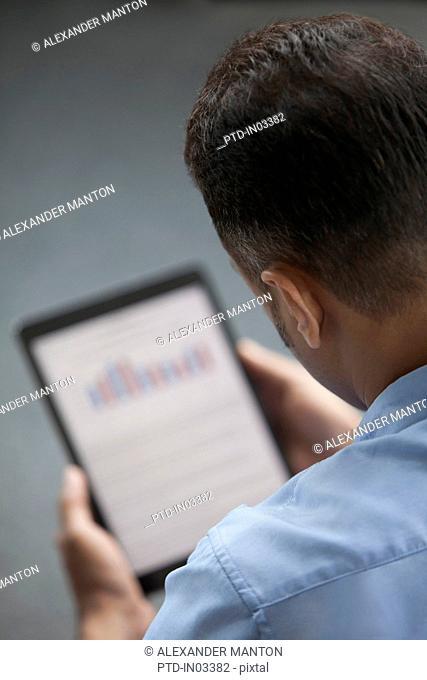 Singapore, Businessman using digital tablet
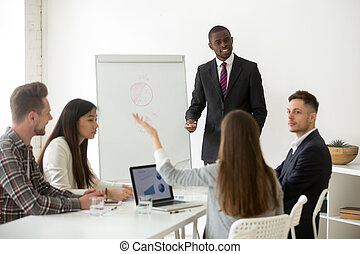 African american business coach answering questions at corporate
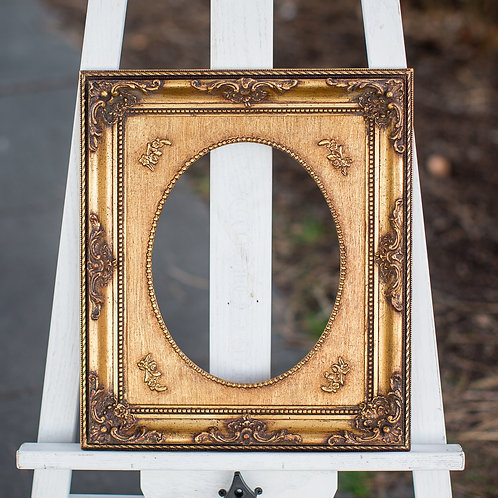 8x10 ornate gold frame with oval inlay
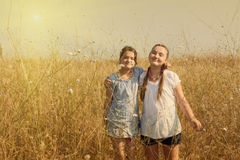 Two kid girls having fun on the field Royalty Free Stock Photography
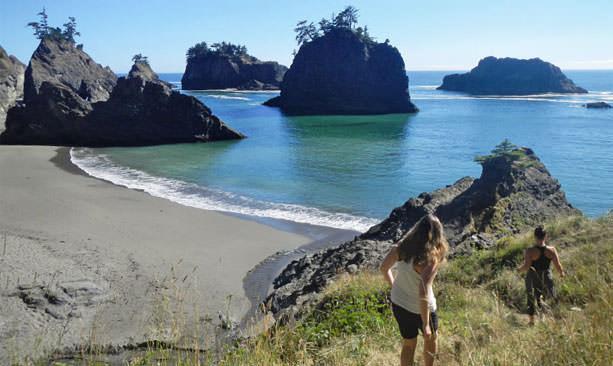 Two girls walk down a grassy path to a hidden beach where sea stacks loom tall.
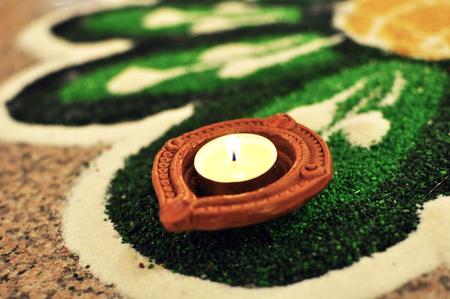 Hindu Deepavali Oil lamp placed Green kolam, floor art Stock Photo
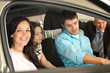 Family sitting in car in retail store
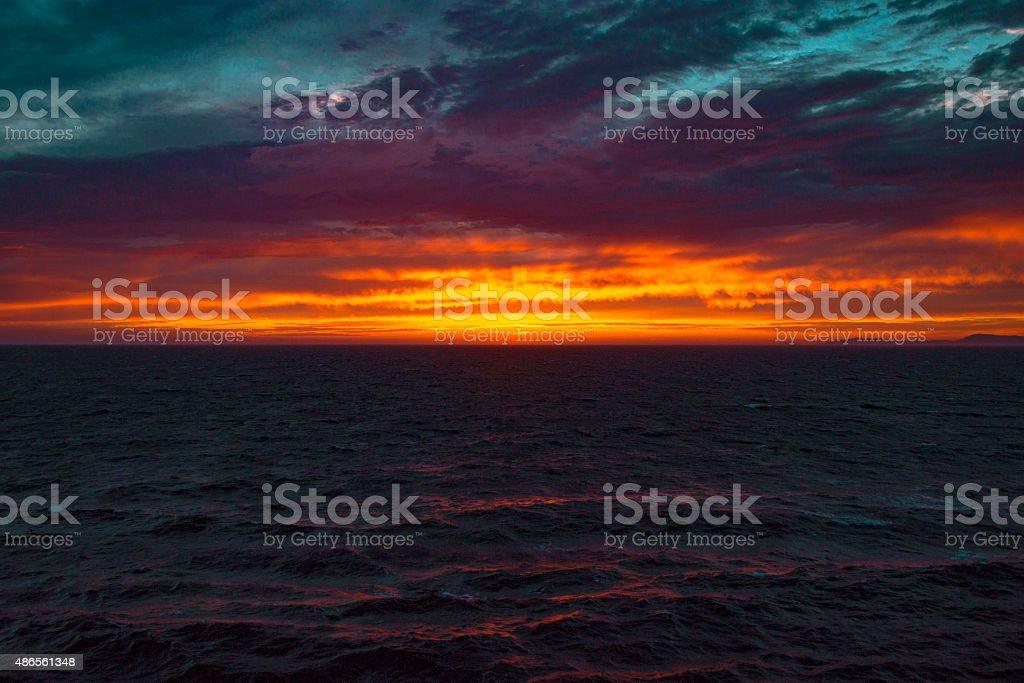 Dramatic sunset at mediterranean sea stock photo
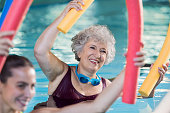 Smiling senior woman doing aqua fitness with swim noodles. Happy mature healthy woman taking fitness classes in aqua aerobics. Healthy old woman holding swim noodles in hand doing aqua gym with young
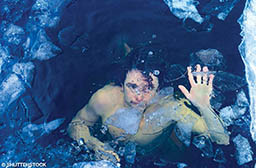 A shirtless man is underwater and looks terrified.
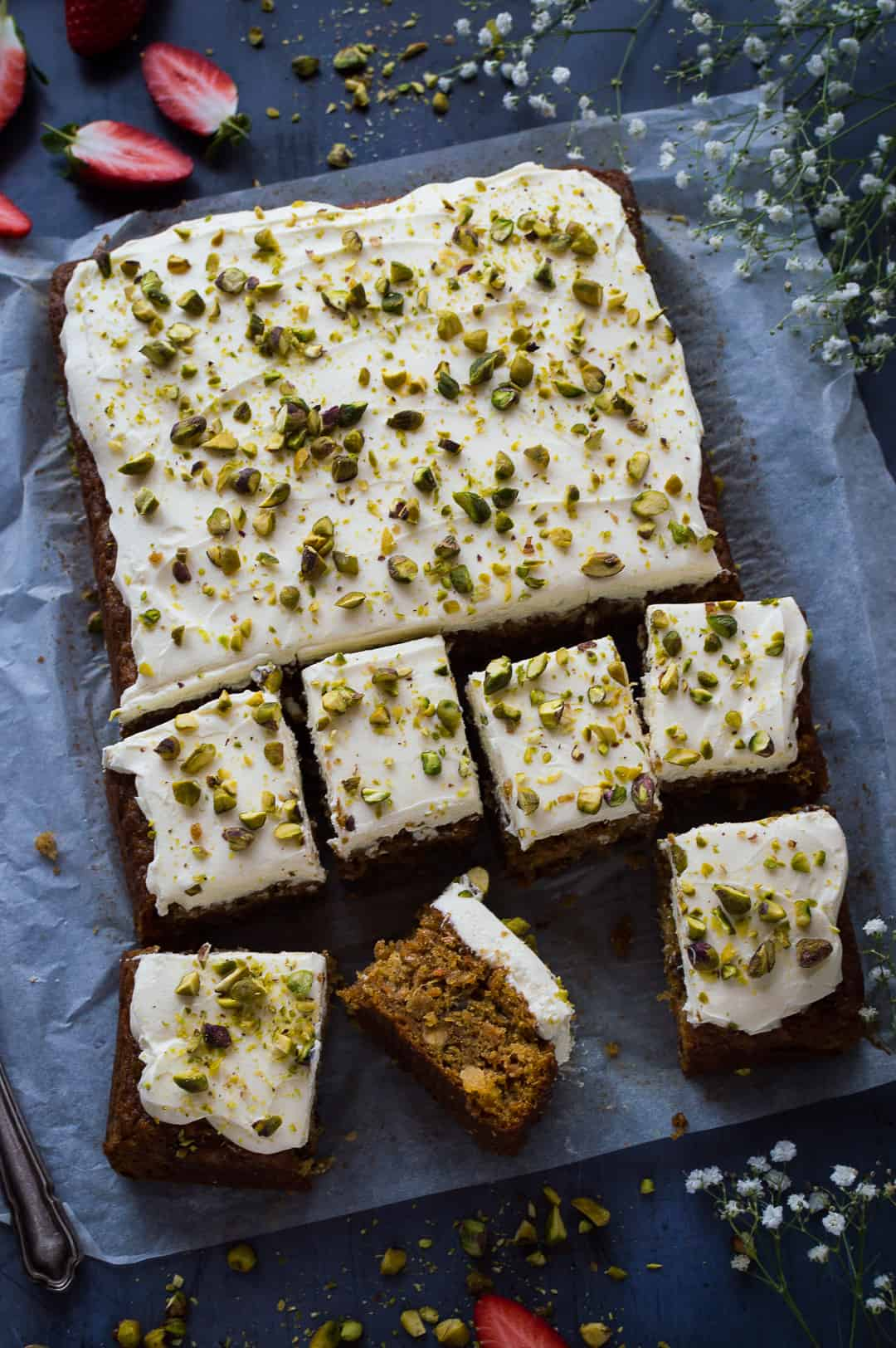 carrot, pineapple and pistachio cake topped with cream cheese frosting sliced into squares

Instructions to follow:
Send back every record exactly as it stands, except the pictures.

Exercise result:
 Singapore, Businessman using digital tablet
 African american business coach answering questions at corporate
 8x10 ornate gold frame with oval inlay
 Two kid girls having fun on the field Royalty Free Stock Photography
 Two girls walk down a grassy path to a hidden beach where sea stacks loom tall.
 Hindu Deepavali Oil lamp placed Green kolam, floor art Stock Photo
 Family sitting in car in retail store
 Dramatic sunset at mediterranean sea stock photo
 Smiling senior woman doing aqua fitness with swim noodles. Happy mature healthy woman taking fitness classes in aqua aerobics. Healthy old woman holding swim noodles in hand doing aqua gym with young
 A shirtless man is underwater and looks terrified.
 carrot, pineapple and pistachio cake topped with cream cheese frosting sliced into squares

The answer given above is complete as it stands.